• YOUR OBJECTIVE:
Retype every line of the listing below word for word, keeping each character and line break unchanged.

***

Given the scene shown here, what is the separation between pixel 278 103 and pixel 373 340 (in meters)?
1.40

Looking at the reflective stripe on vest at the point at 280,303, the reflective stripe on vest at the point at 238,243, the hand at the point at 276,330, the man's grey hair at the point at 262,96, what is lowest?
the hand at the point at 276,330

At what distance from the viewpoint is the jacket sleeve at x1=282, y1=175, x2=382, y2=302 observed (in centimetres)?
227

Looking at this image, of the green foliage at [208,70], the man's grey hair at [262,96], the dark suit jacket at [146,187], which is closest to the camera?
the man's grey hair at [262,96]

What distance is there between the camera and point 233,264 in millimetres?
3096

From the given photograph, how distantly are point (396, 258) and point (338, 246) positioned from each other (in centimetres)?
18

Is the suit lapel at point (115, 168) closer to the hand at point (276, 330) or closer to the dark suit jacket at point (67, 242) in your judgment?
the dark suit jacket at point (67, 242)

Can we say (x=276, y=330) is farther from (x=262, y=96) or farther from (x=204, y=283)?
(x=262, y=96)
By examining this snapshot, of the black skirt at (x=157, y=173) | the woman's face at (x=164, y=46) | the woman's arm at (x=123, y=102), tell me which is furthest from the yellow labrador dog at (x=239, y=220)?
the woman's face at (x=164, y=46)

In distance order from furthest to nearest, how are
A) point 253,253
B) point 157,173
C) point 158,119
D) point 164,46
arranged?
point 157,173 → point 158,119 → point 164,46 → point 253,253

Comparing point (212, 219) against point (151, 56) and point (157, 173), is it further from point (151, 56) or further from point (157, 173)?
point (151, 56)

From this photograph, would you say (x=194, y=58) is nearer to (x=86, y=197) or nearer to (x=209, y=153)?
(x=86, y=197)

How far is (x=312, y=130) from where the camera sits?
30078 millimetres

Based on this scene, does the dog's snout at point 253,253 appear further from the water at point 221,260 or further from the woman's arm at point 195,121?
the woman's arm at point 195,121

***

• WORKED ANSWER:
Given the scene shown here, what is the separation between pixel 278 103 and pixel 373 340 (in meters)?
1.40

Looking at the reflective stripe on vest at the point at 280,303, the reflective stripe on vest at the point at 238,243, the hand at the point at 276,330, the man's grey hair at the point at 262,96, what is lowest?
the hand at the point at 276,330

At what distance from the viewpoint is the jacket sleeve at x1=282, y1=175, x2=382, y2=302 observed (in centimetres)?
227

Looking at this image, of the green foliage at [208,70], the man's grey hair at [262,96], the dark suit jacket at [146,187], which is closest to the camera?
the man's grey hair at [262,96]

What distance is there between the camera and point 233,264 in millimetres?
3096

From the given photograph, how distantly are point (396, 258) and point (338, 246) positioned from each other (in centimetres)?
18

Is the suit lapel at point (115, 168) closer to the hand at point (276, 330) or closer to the dark suit jacket at point (67, 242) in your judgment?
the dark suit jacket at point (67, 242)

Can we say (x=276, y=330) is farther from (x=262, y=96) or farther from (x=204, y=283)?
(x=262, y=96)
By examining this snapshot, of the black skirt at (x=157, y=173) | the woman's face at (x=164, y=46) | the woman's arm at (x=123, y=102), tell me which is furthest from the yellow labrador dog at (x=239, y=220)?
the woman's face at (x=164, y=46)

In distance order from furthest to nearest, how are
A) point 253,253
B) point 157,173
C) point 158,119
D) point 164,46
arranged?
point 157,173 → point 158,119 → point 164,46 → point 253,253

Comparing point (212, 219) against point (151, 56) and point (157, 173), is it further from point (151, 56) or further from point (157, 173)?
point (151, 56)

From this photograph, would you say (x=194, y=58) is nearer to (x=86, y=197) or nearer to (x=209, y=153)?
(x=86, y=197)

How far is (x=312, y=130) from where the camera sits?
30078 millimetres

Based on this scene, does the dog's snout at point 253,253 appear further from the water at point 221,260 or further from the woman's arm at point 195,121?
the woman's arm at point 195,121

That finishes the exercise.